There are several options available for static code analysis within Eclipse and they all come in the form of plugins. Code coverage can be monitored using EclEmma with a straightforward traffic light warning system to deliver a simple report on whether your unit testing goes deep enough. FindBugs will deliver byte code analysis and it works through the classes of the compiled code and looks for bugs that have already been identified in its own database.
For code complexity analysis there’s Efferent Coupling – it walks through the code and ensures that when your methods are overly complex - you can address the flaws in the code before they become a real problem for later development cycles.
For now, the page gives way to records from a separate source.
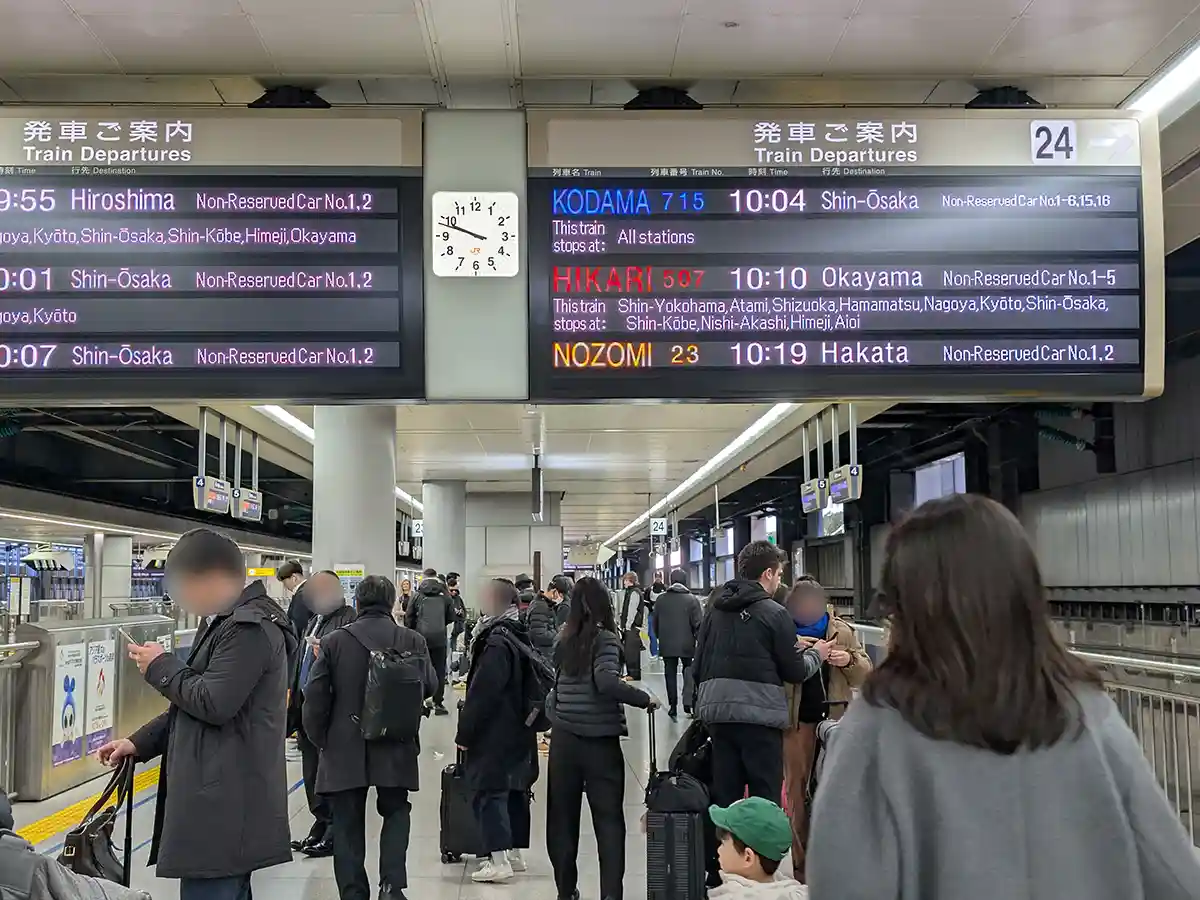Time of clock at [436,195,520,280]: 9:48
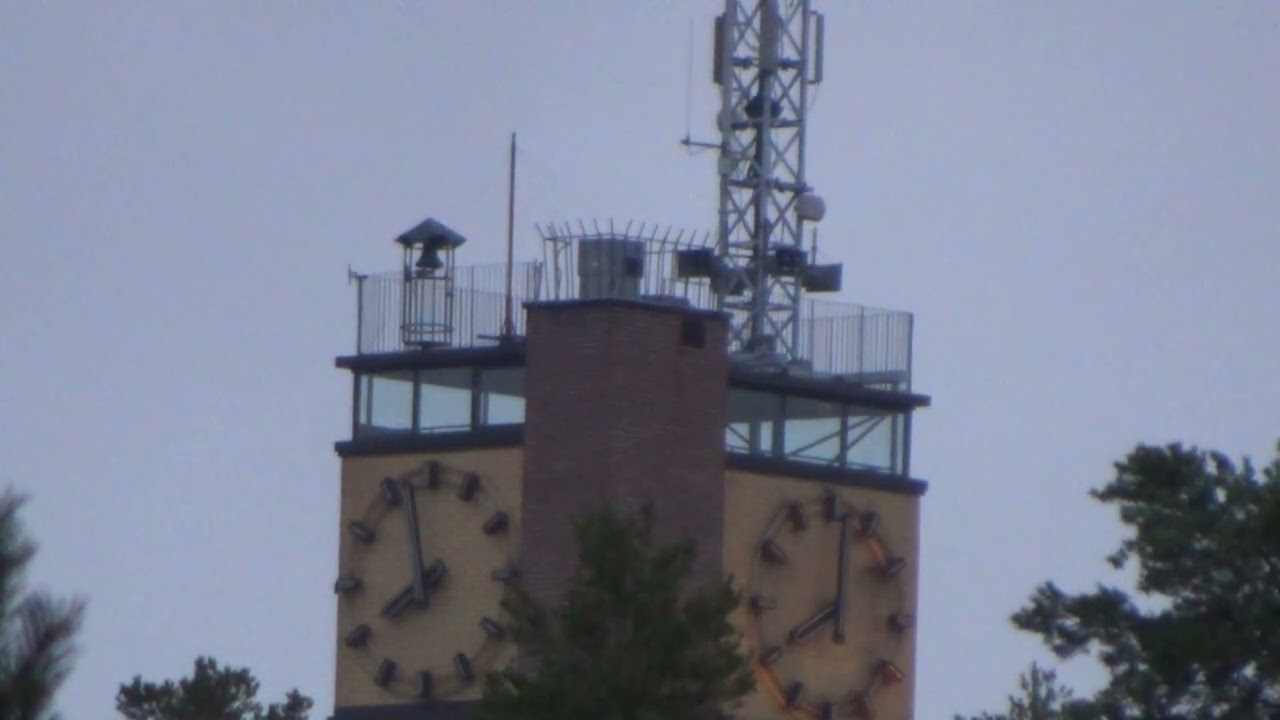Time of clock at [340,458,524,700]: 7:57
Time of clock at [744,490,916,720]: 8:01
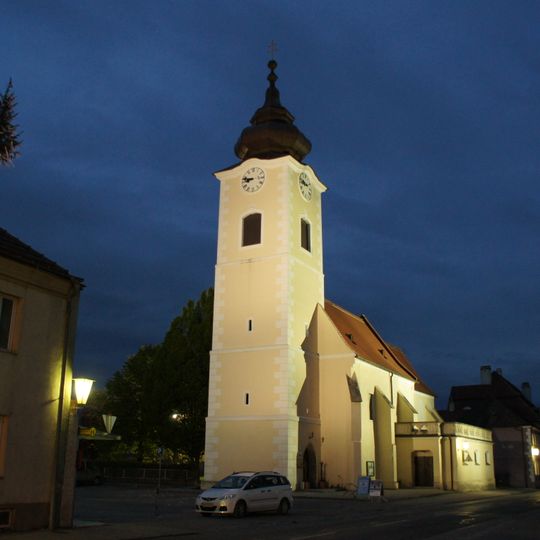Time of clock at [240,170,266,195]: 8:47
JDepend4Eclipse will deliver dependency analysis and prevent you from falling into the trap of circular dependencies so that you can make sure that your code can be modularized at will. Then there’s PMD for source code analysis. There are also plugins for quality code analysis which offer some level of security code analysis such as Coverity and Klockwork.
Once you have located the Static Code Analysis solution of your choice, you must make sure it can work in tandem with Eclipse. The tool should ideally be designed to offer coverage of the full OWASP Top 10 of security flaws as well as a substantial amount of additional coverage for less common problems. It must also possess strong reporting facilities that enable developers to track exactly where in the code security issues are creeping in and then fix them immediately. This results in early vulnerability remediation and fast development times, a win-win situation for all sides involved.